ESG—Environmental, Social, and Governance—revolves around a more stakeholder-centric approach to doing business, namely establishing ethical and eco-friendly corporate policies that provide transparency for investing parties.
Much more than that, though, ESG moves beyond simply analyzing the environmental impacts of corporate operations. While on the conscious level, the concerns of shareholders remain the same, thus the increased focus by ESG on greenhouse gas emissions and resilience against physical climate risk; three pillars talk about how ethical an organization is (i.e., human rights issues, fair wages for workers, safe working conditions, etc.) and how it is being led by whosoever or whoever is in charge (i.e., operational transparency, leadership accountability).

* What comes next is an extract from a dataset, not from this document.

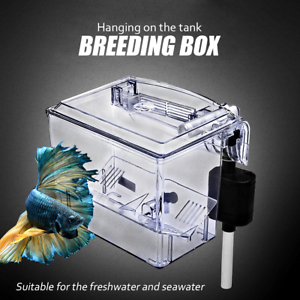 Fish-Tank-Breeding-Hatchery-Incubator-Aquarium-Breeder-Isolation-Hang-Box-CA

ESG investing skyrocketed during the COVID-19 pandemic, and many thought it would be a flash in the pan the next fiscal year. However, ESG has become the stuff of regular business discussion today, even as pandemic-induced turmoil continues to grip the global economy. According to Bloomberg Terminal, ESG assets will reach a $53 trillion valuation by 2025, accounting for a third of AUM. For 2023 and beyond, the bottom line is that ESG is part of the regular course of business discussion.
There is enough interest in ESG, but investor faith in companies that claim to be ESG-oriented is rapidly fading. Since there’s no standardized mechanism for measuring and reporting their commitments, there cannot be a system or a process to vindicate the thousands of companies that have rebranded as ESG-oriented.
Investigations into Goldman Sachs Assets Management (GSAM) and Deutsche Bank for their claims led to speculations that fund managers were relabeling their products to cash in on the trend without doing any heavy lifting, leading to what many call the ESG backlash.
Investors are finding new ways to verify the authenticity of stocks labeled “ESG.” Using the AlphaPro platform, we delved deeper into how ESG trends have shifted with investors and companies to fulfill this growing demand for transparency.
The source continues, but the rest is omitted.